Replace "viewer" with "camera" throughout the data below and leave every other word unchanged. Omit the pictures from your answer.

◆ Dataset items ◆
◇ ◇ ◇ ◇ ◇ ◇ ◇

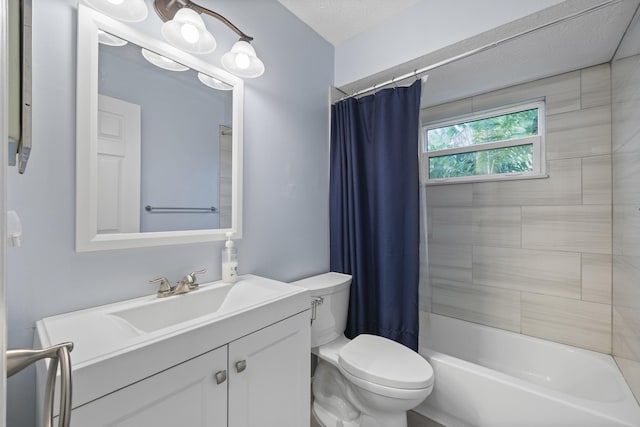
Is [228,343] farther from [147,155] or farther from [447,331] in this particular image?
[447,331]

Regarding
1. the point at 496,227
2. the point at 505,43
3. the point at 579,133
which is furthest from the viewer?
the point at 496,227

◇ ◇ ◇ ◇ ◇ ◇ ◇

◆ ANSWER TO THIS EXERCISE ◆
Is [228,343] farther from [147,155] or farther from [447,331] in this particular image?
[447,331]

Regarding
1. the point at 496,227
2. the point at 505,43
3. the point at 579,133
which is furthest from the camera?
the point at 496,227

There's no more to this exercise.